仏教とは「無上甚深微妙法・百千万劫難遭遇」と呼ばれるように簡単に理解できるものではない。「法輪とは何か」「苦諦とは何か」「不殺生とはどのように実践すべきか」ひとつひとつの教義に重みと深さがある。近現代では何でも便利であったり、簡単に理解でき、容易にできることが良しとされてはいるが、その価値観は難解なブッダの教えとは異なっている。仏教とは高度に知的な教えであり、知性を研ぎ澄ました極限の状態こそが、一切相智と呼ばれるブッダの知である。そしてそれを実現すべき教えだからこそその教えが教えられたことが大変貴重であり、私たちは初転法輪の時が極めて特別な日であると感じることができるのであろう。

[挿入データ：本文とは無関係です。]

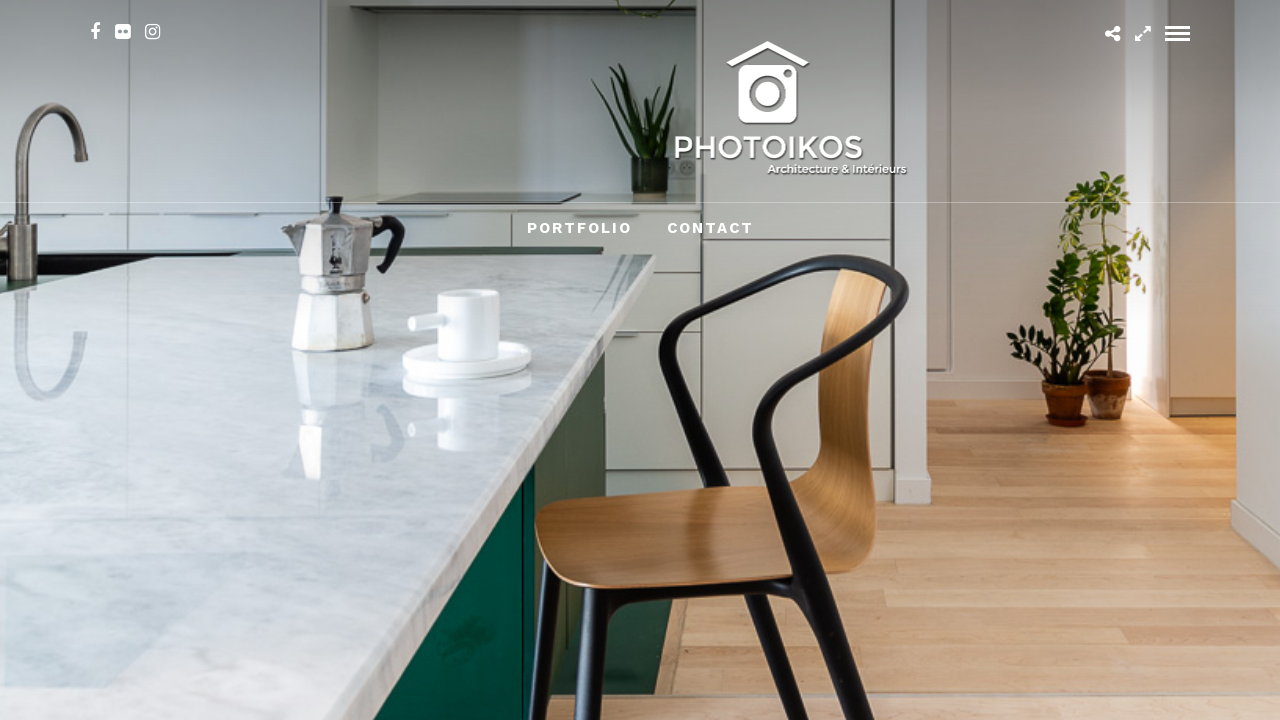

--- FILE ---
content_type: application/x-javascript
request_url: http://www.photoikos.com/wp-content/themes/photome/templates/script-kenburns-gallery.php?gallery_id=508&ver=5.6.3
body_size: 600
content:
					  
jQuery(document).ready(function(){ 
	var $canvas = jQuery('#kenburns');

    $canvas.attr('width', jQuery(window).width());
    $canvas.attr('height', jQuery(window).height());

    var kb = $canvas.kenburned({
        images : [
        	    		'http://www.photoikos.com/wp-content/uploads/2020/03/lookmeluck_tm-appart-2312.jpg'
	    ,	    		'http://www.photoikos.com/wp-content/uploads/2020/03/lookmeluck_tm-appart-2.jpg'
	    ,	    		'http://www.photoikos.com/wp-content/uploads/2020/03/lookmeluck_tm-appart-3.jpg'
	    ,	    		'http://www.photoikos.com/wp-content/uploads/2020/03/lookmeluck_tm-appart-2315.jpg'
	    ,	    		'http://www.photoikos.com/wp-content/uploads/2020/03/lookmeluck_tm-appart-4.jpg'
	    ,	    		'http://www.photoikos.com/wp-content/uploads/2020/03/lookmeluck_tm-appart-2299.jpg'
	    ,	    		'http://www.photoikos.com/wp-content/uploads/2020/03/lookmeluck_tm-appart-2266.jpg'
	    ,	    		'http://www.photoikos.com/wp-content/uploads/2020/03/lookmeluck_tm-appart-2268.jpg'
	    ,	    		'http://www.photoikos.com/wp-content/uploads/2020/03/lookmeluck_tm-appart-.jpg'
	    ,	    		'http://www.photoikos.com/wp-content/uploads/2020/03/lookmeluck_tm-appart-2280.jpg'
	            ],
        frames_per_second: 100,
	    display_time: 5000,
	    zoom: 1.3,
	    fade_time: 500,
    });
    
    jQuery(window).resize(function() {
		jQuery('#kenburns').remove();
		jQuery('#kenburns_overlay').remove();
		
		jQuery('#wrapper').append('<canvas id="kenburns"></canvas>');
		jQuery('#wrapper').append('<div id="kenburns_overlay"></div>');
	
	  	var $canvas = jQuery('#kenburns');

	    $canvas.attr('width', jQuery(window).width());
	    $canvas.attr('height', jQuery(window).height());
	
	    var kb = $canvas.kenburned({
	        images : [
	        		    		'http://www.photoikos.com/wp-content/uploads/2020/03/lookmeluck_tm-appart-2312.jpg'
		    ,		    		'http://www.photoikos.com/wp-content/uploads/2020/03/lookmeluck_tm-appart-2.jpg'
		    ,		    		'http://www.photoikos.com/wp-content/uploads/2020/03/lookmeluck_tm-appart-3.jpg'
		    ,		    		'http://www.photoikos.com/wp-content/uploads/2020/03/lookmeluck_tm-appart-2315.jpg'
		    ,		    		'http://www.photoikos.com/wp-content/uploads/2020/03/lookmeluck_tm-appart-4.jpg'
		    ,		    		'http://www.photoikos.com/wp-content/uploads/2020/03/lookmeluck_tm-appart-2299.jpg'
		    ,		    		'http://www.photoikos.com/wp-content/uploads/2020/03/lookmeluck_tm-appart-2266.jpg'
		    ,		    		'http://www.photoikos.com/wp-content/uploads/2020/03/lookmeluck_tm-appart-2268.jpg'
		    ,		    		'http://www.photoikos.com/wp-content/uploads/2020/03/lookmeluck_tm-appart-.jpg'
		    ,		    		'http://www.photoikos.com/wp-content/uploads/2020/03/lookmeluck_tm-appart-2280.jpg'
		    	        ],
	        frames_per_second: 100,
		    display_time: 5000,
		    zoom: 1,
		    fade_time: 500,
	    });
	});
    
    jQuery('#kb-prevslide ').click(function(ev) {
        ev.preventDefault();
        kb.prevSlide();
    });

    jQuery('#kb-nextslide').click(function(ev) {
        ev.preventDefault();
        kb.nextSlide();
    });
		
});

かつてケンスル・リンポチェは「立派な家を建てるだって苦しみの原因をつくることですよ」とおっしゃっていた。ゲンロサンは六本木ヒルズの展望台から見る夜景を眺めて「やはり輪廻の衆生たちは一生懸命苦しみを作り出している」とおっしゃっていた。釈尊から展示られて伝わる法輪をもつゴペル・リンポチェも「このティッシュペーパーだって苦しみに決まってますよ」と笑いながらおっしゃっている。釈尊がいまから2500年以上も前に説かれたことばと思想は、こうしていまも生き続けていると思われる。